CBS News reporter Charles Wolfson is a former Tel Aviv bureau chief for CBS News who now covers the State Department.



"This is a street fight. The more street corners you control, the more you show you have the upper hand." That was one senior administration official's description of the ongoing power struggle between Hamas and Fatah, the two main factions in Palestinian politics.

The fighting has ramification on several levels, and each intersects with the others.

First, innocent civilians bear the brunt of such fighting. Palestinians in Gaza are caught in the daily crossfire. Zaki Chehab, the London bureau chief of Al Hayat, speaking this week at the Saban Center of the Brookings Institution in Washington, said while the situation is chaotic, it is not hopeless. Khaled al-Yazji, a former Palestinian Authority official in Gaza, said while the situation is very difficult, that "doesn't mean we shouldn't do anything." Questioned about why Mahmoud Abbas, president of the Palestinian Authority and a leader of Fatah, cannot do anything to stop the fighting, al-Yazji said "you are asking him to do something outside his capability." The fact is that Abbas has been either unable or unwilling to exert power in such a way that he can override opposition by Hamas.
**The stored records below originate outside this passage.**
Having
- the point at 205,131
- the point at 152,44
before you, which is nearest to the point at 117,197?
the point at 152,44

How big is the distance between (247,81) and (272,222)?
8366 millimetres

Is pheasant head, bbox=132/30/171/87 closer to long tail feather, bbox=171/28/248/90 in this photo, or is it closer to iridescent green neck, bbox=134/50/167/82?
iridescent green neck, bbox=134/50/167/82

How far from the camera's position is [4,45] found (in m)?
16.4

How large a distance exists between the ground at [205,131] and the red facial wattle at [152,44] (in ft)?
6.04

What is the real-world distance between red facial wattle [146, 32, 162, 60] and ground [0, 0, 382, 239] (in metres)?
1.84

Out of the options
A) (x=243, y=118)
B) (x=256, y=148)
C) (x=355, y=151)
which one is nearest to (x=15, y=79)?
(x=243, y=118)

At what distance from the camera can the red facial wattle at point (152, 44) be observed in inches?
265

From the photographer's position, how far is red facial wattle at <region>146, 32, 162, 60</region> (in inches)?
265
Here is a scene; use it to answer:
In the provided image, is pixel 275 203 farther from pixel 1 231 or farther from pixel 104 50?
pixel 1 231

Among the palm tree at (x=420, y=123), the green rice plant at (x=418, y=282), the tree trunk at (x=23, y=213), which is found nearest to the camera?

Even as Hamas and Fatah fight each other, Hamas or other radical elements in Gaza continued to fire homemade Qassam rockets into Israel. Israeli officials say nearly 70 rockets have landed in Israel this week, most of them in or around the town of Sderot. Casualties, these officials say, have been minor but the wounded include children and pregnant women. After a period of self-restraint, the Israelis responded late this week, using air-launched missiles to attack Hamas security positions and personnel in Gaza. It is no surprise, say American officials familiar with Hamas' tactics, that Hamas would continue to try and draw the Israelis into the fight and follow that by blaming the Israelis for resulting casualties.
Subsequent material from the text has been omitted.